I'm ready to start the wiring for the heaters now.   The plan, such as it is, is to mount the thermostat on the door frame, run the wiring down the frame in a wire channel thingy, and hope for the best.

Of course, what I find during this planning phase is that the door frame is in really bad shape and needs to be painted.

Just one more digression before the main act...we seem to have had a lot of these in this project.

You can see the condition of the frame in the picture on the right.  There are a lot of dents and gashes and bad paint.  The PO's must have been c-c-crazy from running into the door jambs so much!

But it's better to fill them and repaint now rather than later.

So I fill the gashes and dents and wait for the filler to dry.

While I wait for the filler - which takes several coats to fill some of the worst spots - to dry, I figgur I can go ahead and do a test wiring-up of the heaters to make sure they work.

I would really hate it if I connected everything up and I had no heat.  That wouldn't be cool (heh heh).

On the left is the wiring diagram for the heaters.  If you can read schematics, you can see that we're going to connect the heaters in parallel.  The total load on the circuit will be almost 18 amps.  I'll have them on a 30 amp circuit so there shouldn't be any concern about overloading the circuit.

I don't have pics of the connecting-of-the-heaters-together-in-parallel, but you can rest assured it went ok.

I have the heater circuit line coming into the room from under the step under the door.  (That part will be clearer in a bit).  We need to run the heater line to the thermostat, then run a line from the thermostat to the point market "Power Supply" in the heater diagram above.  So there will be two lines going up the wall to the thermostat - the "input" from the house breaker box, and the "output" to the heaters.


Being an audio guy, I think of current or circuit flow in terms of "in" and "out," which is easier for me to visualize.  The picture above is the thermostat wired up and laying on the floor...just as a test.  And it works!

I disconnect the thermostat and hold it up to the door frame to measure where it will be mounted.  The thermostat instructions say it needs to be at least five feet above the floor.

Now it's just...I say "just" a matter of mounting it, running the cables through the wire cover and turning it on.  Should be easy, right?  Ha.
^^^^^^^^
Copy the passage of the heater-wiring text between "You can see the" and "cool (heh heh).", inclusive, swapping each "filler" for "putty".

▸ Supplied data:
^^^^^^^^
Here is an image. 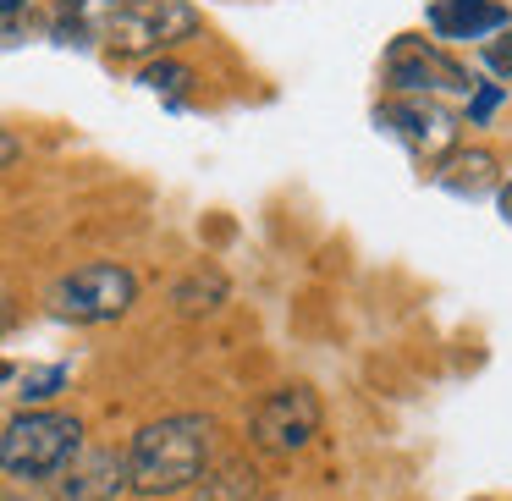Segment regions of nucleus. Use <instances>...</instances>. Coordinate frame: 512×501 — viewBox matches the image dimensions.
^^^^^^^^
▸ Result of the task:
You can see the condition of the frame in the picture on the right.  There are a lot of dents and gashes and bad paint.  The PO's must have been c-c-crazy from running into the door jambs so much!

But it's better to fill them and repaint now rather than later.

So I fill the gashes and dents and wait for the putty to dry.

While I wait for the putty - which takes several coats to fill some of the worst spots - to dry, I figgur I can go ahead and do a test wiring-up of the heaters to make sure they work.

I would really hate it if I connected everything up and I had no heat.  That wouldn't be cool (heh heh).